Audio feature on the signing of capitulation

Field Marshal Keitel at the signing of the surrender document, Berlin-Karlshorst, 8 May 19456
© Museum Berlin-Karlshorst

First hand – May 8 as remembered by the participants

The historical events can be listened to in an audio feature produced by the museum. People who were present at the signing of the capitulation have their say.

You can hear verbatim excerpts from the memoirs of:

Marshal Georgy Zhukov: Supreme commander of the 1st Belorussian Front, which had taken Berlin (together with the 1st Ukrainian Front). Appointed Supreme Commander of the Red Army at short notice, he accepted the surrender on behalf of the entire Red Army.

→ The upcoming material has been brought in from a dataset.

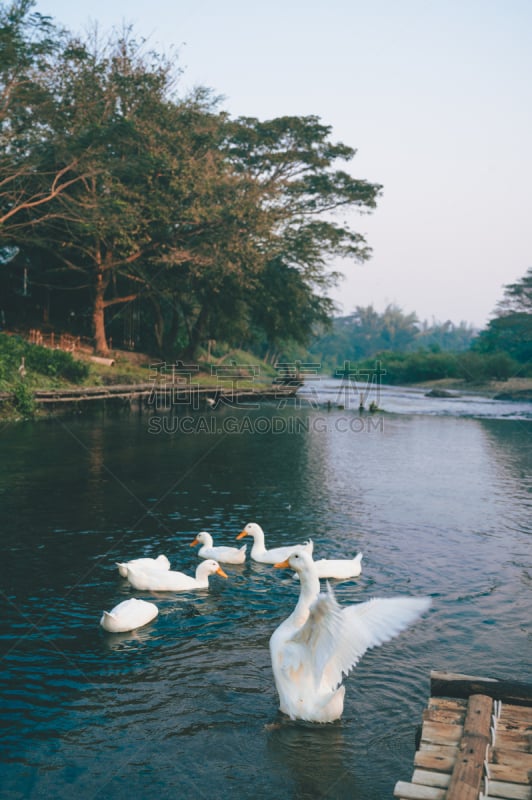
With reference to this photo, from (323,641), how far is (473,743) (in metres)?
1.54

Air Marshal Sir Arthur Tedder: Deputy to Eisenhower, the Supreme Commander of the Western Allied Forces (Allied Expeditionary Corps).

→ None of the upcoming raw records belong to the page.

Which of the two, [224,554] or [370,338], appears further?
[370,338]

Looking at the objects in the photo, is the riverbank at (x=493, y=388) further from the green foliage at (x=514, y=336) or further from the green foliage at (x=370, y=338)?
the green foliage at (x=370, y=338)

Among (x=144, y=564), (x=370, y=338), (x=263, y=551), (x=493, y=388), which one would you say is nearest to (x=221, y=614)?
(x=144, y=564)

General Jean de Lattre de Tassigny: Commander-in-chief of the French army, sent by his government, the government in exile under de Gaulle, which had returned from Great Britain.

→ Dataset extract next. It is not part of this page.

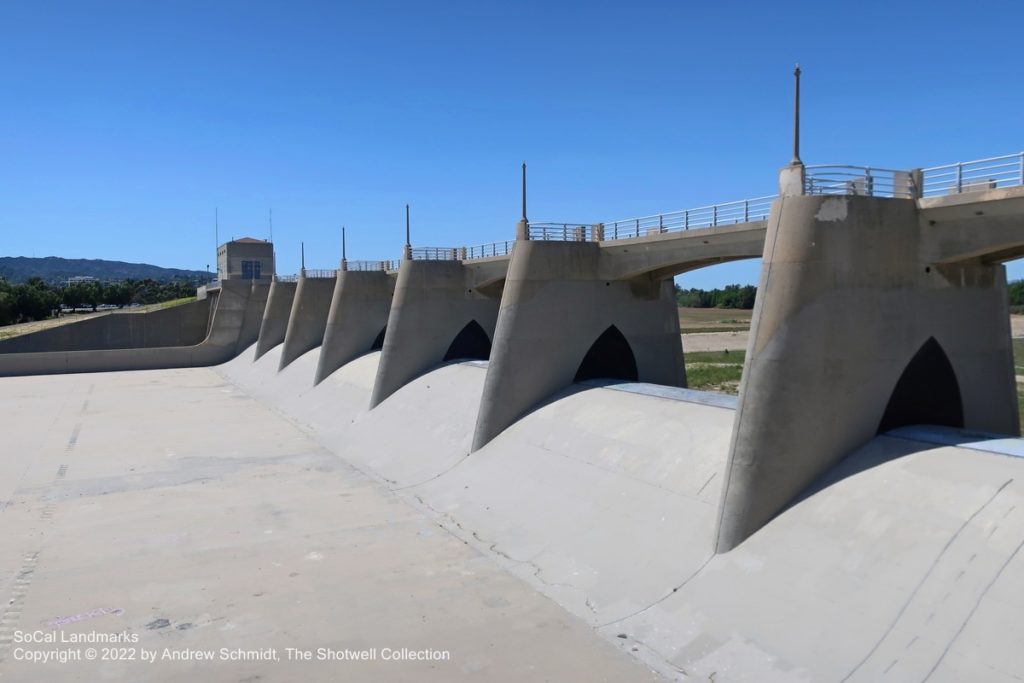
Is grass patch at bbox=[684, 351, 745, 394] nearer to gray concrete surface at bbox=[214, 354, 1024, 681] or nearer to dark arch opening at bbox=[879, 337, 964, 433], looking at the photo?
gray concrete surface at bbox=[214, 354, 1024, 681]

Captain Harry C. Butcher: Actually a radio journalist, but as Eisenhower’s adjutant he was one of his closest associates. He travelled to Berlin as Eisenhower’s confidant.

Major Fritz Oppenheimer: US Army officer and advisor in the legal department of Eisenhower’s staff. He was a Jewish lawyer who had fled from Berlin to the USA to escape the Holocaust. Because of his knowledge of German, he was deployed as a constant companion (“overseer”) of the German delegation.